根据Stancil, “​​The more questions people can theoretically self-serve, 他们就越少能自食其力. 随着您添加更多的选项, 自用工具不再像疯狂的Libs, and start looking like a blank document that requires people to write their own stories in their entirety. While that’s what analysts want, it’s not what everyone wants.”

While Stancil was talking about the “的意见ated simplicity” of metric extraction vs. a one-size-fits-all approach to measuring data, we can apply this same lens to data catalogs. Too many 选项, too few 的意见s on what is actually required to make them successful. 

作为一个例子, 他指出,英语教学提供商提供的课程有限, clear definition of what they can (and can’t) offer to data engineers: easy, 快速数据摄入.

现在, in 2021, data catalogs are at a similar crossroads: try to be everything for everyone or do one to two things really, 很好. 

选择你自己的冒险:数据目录版

简·奥斯丁的话, “it is a truth universally acknowledged that a data engineer in good fortune, 必须需要一个数据目录.” 

在过去,我写过 数据目录是如何失败的 有三个关键原因: 

  • 自动化需求增加: Traditional data catalogs and governance methodologies typically rely on data teams to do the heavy lifting of manual data entry, holding them responsible for updating the catalog as data assets evolve. 这种方法不仅耗费时间, but requires significant manual toil that could otherwise be automated, freeing time up for data engineers and analysts to focus on projects that actually move the needle.
  • 随数据变化而伸缩的能力: Data catalogs work well when data is structured, but in 2021, that’s not always the case. As machine-generated data increases and companies invest in ML initiatives, 非结构化数据变得越来越普遍, 占所有新产生数据的90%以上. 
  • 缺乏分布式架构: Despite the distribution of the modern data architecture (see: 数据网格) and the move towards embracing semi-structured and unstructured data as the norm, most data catalogs still treat data like a one-dimensional entity. 当数据被聚合和转换时, 它流经数据堆栈的不同元素, 几乎不可能记录下来.

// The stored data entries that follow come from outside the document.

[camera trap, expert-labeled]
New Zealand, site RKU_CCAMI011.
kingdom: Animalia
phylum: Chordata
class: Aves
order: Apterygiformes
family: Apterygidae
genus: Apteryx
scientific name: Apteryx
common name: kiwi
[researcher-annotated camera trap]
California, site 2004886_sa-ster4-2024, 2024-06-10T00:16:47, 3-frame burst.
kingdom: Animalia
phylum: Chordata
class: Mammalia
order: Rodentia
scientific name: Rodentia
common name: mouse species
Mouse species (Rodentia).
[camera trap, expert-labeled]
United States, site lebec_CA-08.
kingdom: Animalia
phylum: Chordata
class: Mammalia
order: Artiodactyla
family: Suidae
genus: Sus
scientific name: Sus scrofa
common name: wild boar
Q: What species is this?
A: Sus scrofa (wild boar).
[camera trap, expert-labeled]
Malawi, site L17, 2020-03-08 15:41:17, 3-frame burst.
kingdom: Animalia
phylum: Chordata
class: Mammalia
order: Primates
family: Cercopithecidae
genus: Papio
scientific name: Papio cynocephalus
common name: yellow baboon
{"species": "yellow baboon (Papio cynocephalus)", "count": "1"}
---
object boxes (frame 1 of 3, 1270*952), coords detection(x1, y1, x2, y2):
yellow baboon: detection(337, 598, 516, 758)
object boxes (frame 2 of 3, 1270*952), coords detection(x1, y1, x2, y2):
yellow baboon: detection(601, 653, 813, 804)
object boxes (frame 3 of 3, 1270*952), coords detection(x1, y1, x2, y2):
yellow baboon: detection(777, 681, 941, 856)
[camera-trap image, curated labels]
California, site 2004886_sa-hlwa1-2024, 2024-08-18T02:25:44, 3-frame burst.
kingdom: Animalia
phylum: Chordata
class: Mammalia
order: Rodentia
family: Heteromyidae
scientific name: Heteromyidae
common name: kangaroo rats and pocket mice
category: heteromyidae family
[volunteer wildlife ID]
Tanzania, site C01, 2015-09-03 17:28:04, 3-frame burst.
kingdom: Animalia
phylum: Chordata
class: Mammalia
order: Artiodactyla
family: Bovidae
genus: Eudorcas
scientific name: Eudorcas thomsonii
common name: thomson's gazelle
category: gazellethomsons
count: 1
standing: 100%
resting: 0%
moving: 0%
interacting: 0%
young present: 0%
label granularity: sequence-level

And I shared why teams need to think more creatively about data catalogs by applying principles of data discovery. 简而言之, 数据发现指的是拥有特定于领域的数据, dynamic understanding of your data based on how it’s being ingested, 存储, 聚合, 由一组特定的消费者使用. 数据发现是推荐一个正规滚球网站能力的核心, 作为数据从业者, to make sense of what we’re working with and communicate this “sense” to our stakeholders. 

那么,好的数据发现的结果是什么呢? 这取决于你问谁. 

我建议你检查所有适用的选项: 

  • 数据质量
  • 数据治理 & 合规
  • 协作
  • 理解
  • 讨论
  • 可视化
  • 安全
  • 可靠性
  • 报道
  • 可用性
  • 世界和平

这个列表让人不知所措. This isn’t to say that a great data catalog can’t check multiple boxes. 他们可以——而且确实这样做了. 但如果推荐一个正规滚球网站没有明确的目标, how can we possibly track how we’re measuring up against them? 

Here are some measurements we’ve seen used to track data catalog performance.  同样,检查所有适用的选项:

  • 数据的准确性
  • 数据新鲜度
  • 使用量度
  • 访问数据的速度
  • 编目数据的数量

But there’s something missing here: these metrics track “solution-based” outcomes, but will these actually tell you whether the data is 有用的? 什么是可靠的? 还是值得信赖的? 这正是数据目录经常丢失的地方. 

Modern data catalogs are all-too-frequently without a clear identity: in other words, a user story.

数据目录能找到自己的方式吗? 

In a past life, one of our former colleagues spent two years building a data dictionary no one used. 为什么? When his team was done, the requirements were stale and the solution was no longer relevant. 

Unfortunately, his experience is often the norm, not the exception. 而产品愿景为任何好的解决方案铺平了道路, more powerful technologies developed and outcomes are had when we build to solve actual customer problems. 现在, with data needs moving at the speed of light no matter where you look, 这种以客户为中心的方法比以往任何时候都更加重要.

Data catalogs are incredibly important as they are a literal index of how we measure the world. 但推荐一个正规滚球网站不认为他们真的会 有用的 直到它们被设计成有目的性的. 

但也许这只是推荐一个正规滚球网站的问题……无论如何, we’re eager to see how the great data catalog identity crisis pans out.

你是? 

Do you know what in the world is going on with data catalogs? 推荐一个正规滚球网站都是耳朵. 接触 巴尔摩西 or 戈登黄.